* [Reading text]
◇ ◇ ◇
Extraordinary Vintage Portraits of American Dancer Nina Payne From the Early 20th Century

Born in Charlestown, Indiana, in 1890, Nina Payne appeared in vaudeville houses when she was only 16. She had her break in La Somnambule, staged by William Morris in New York in 1910: one of the segments was called La Danse de la Robe de Nuit and during one of her performances she carried a lit candle that set fire to her hair and her costume. Payne didn’t flinch, though, but put it out by rolling on the floor.

She then appeared in Cleopatra En Masque and in in a vaudeville act described as “Character Studies in Dance” with sets and costumes designed by artist Homer Conant. Her act was often complemented by striking costumes and accessories, including an elongated top hat.

In 1921, Payne went on holiday to Paris, but, after appearing with a jazz band at the Olympia Theatre, she got a contract for the 1922 season of the Folies Bergere, and ended up staying for two years.

Launched in February 1922 at the Folies Bergere, the show Folies Sur Folies featured Payne as a the Ibis in the tableaux Let Women be Beautiful and performing Cubist and Dadaist dances in The Girl of Tomorrow.

In 1924, Payne went back in New York, but returned to Europe at the beginning of 1925, appearing also in Monte Carlo. She then divided her time between Europe and the United States and, in 1927, she did a tour of the resorts of the French Riviera, where she became known as “the rage of the Riviera,” for her repertoire comprising ancient Egyptian dances, oriental dances, and modernist dances.

Between 1927 and 1928 Payne toured various cities in Europe, including Berlin, Munich, Dresden, Vienna, Budapest and Copenhagen, appearing in a show with Josephine Baker in Vienna. One of her last appearances in Paris was at the Moulin Rouge in April 1929. In the early 1930 she returned to New York and married Charles A. Bostwick, retiring from dancing in public.

It is not rare to stumble online upon pictures of Payne in Confetti, a revue by German composer of hit songs, film music, operetta and vaudeville Rudolf Nelson, and you can easily understand why. The images are in black and white, but you can almost imagine the effects the colors of Payne costume would have created on stage. In the images, Payne is wearing a costume that looks like a crossover between De Chirico’s costumes for the Ballets Russes, costumes by the Bauhaus and colorful costumes made by a contemporary designer temporarily working for the ballet.

In two of the images Payne accessorized the costume with a mask that, matched with the elongated headgear of the costume, made her look like a statue, an alien or some kind of early 1900s gynoid. Yet the images of Payne in this costume were taken in the 1910s (probably around 1916) and in 1925, proving the eccentric Payne was definitely ahead of her time.
◇ ◇ ◇
* [Source data]
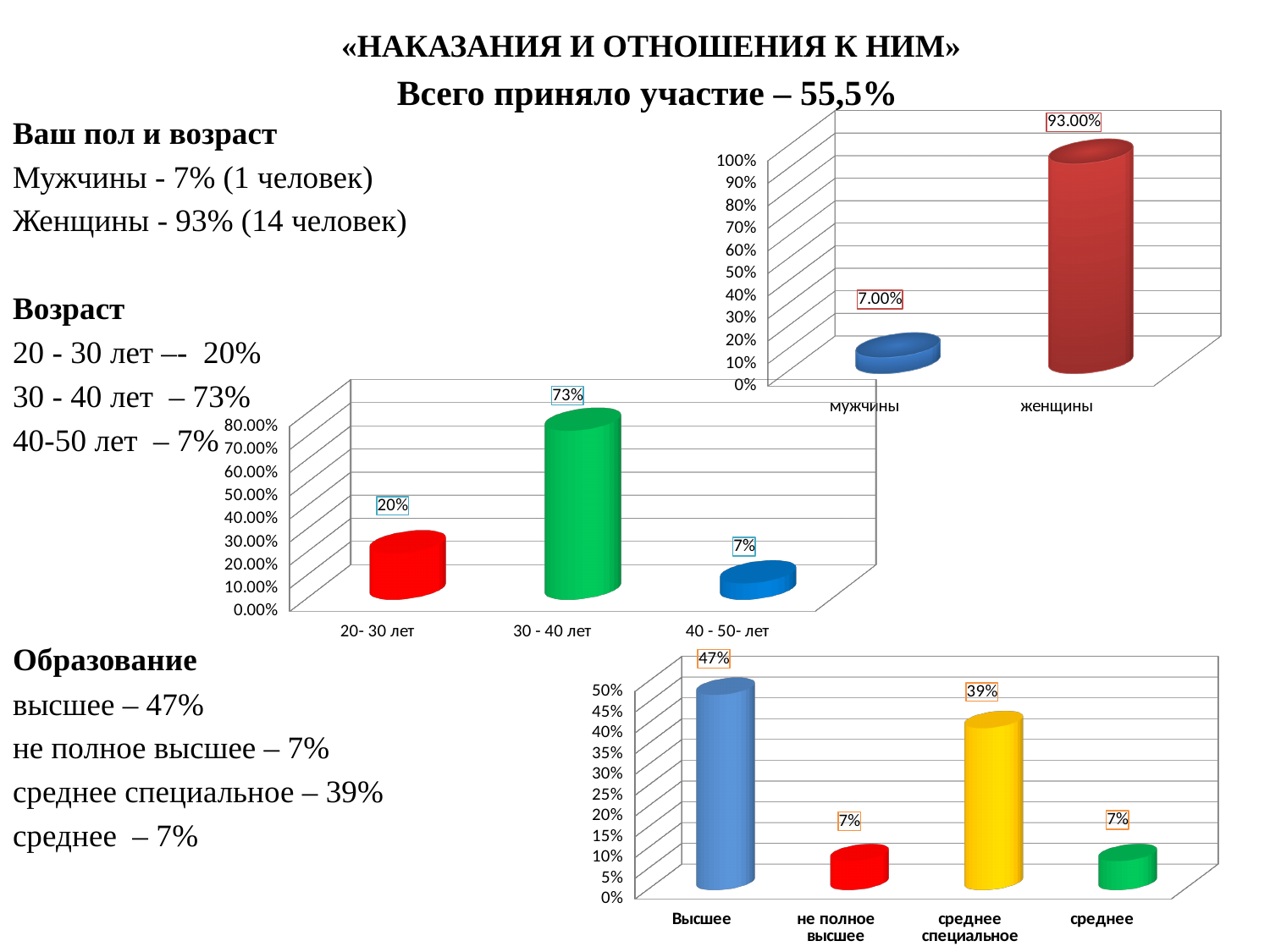
In the bottom-right chart, which is larger: the value for Высшее or the value for среднее специальное? Высшее In the middle chart, how many age categories are shown? 3 In the top-right chart, what is the value for мужчины? 7.00% In the bottom-right chart, how many categories are shown? 4 In the bottom-right chart, what is the value for среднее специальное? 39% In the bottom-right chart, what colour is the bar for среднее специальное? Yellow What kind of chart is the top-right chart? Bar chart In the middle chart, what is the value for 30 - 40 лет? 73% In the top-right chart, what is the value for женщины? 93.00% In the bottom-right chart, which category has the highest value? Высшее In the middle chart, which age category has the lowest value? 40 - 50- лет In the middle chart, what is the difference between the values for 30 - 40 лет and 20- 30 лет? 53%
◇ ◇ ◇
* [Directive 1] According to the text on Nina Payne, why did she become known as "the rage of the Riviera"?
* [Directive 2] List the cities that the text on Nina Payne names as stops on her European tour between 1927 and 1928.

* [Response area 1] She earned the name during her 1927 tour of the French Riviera resorts because of her repertoire of ancient Egyptian dances, oriental dances, and modernist dances.

* [Response area 2] Berlin, Munich, Dresden, Vienna, Budapest, Copenhagen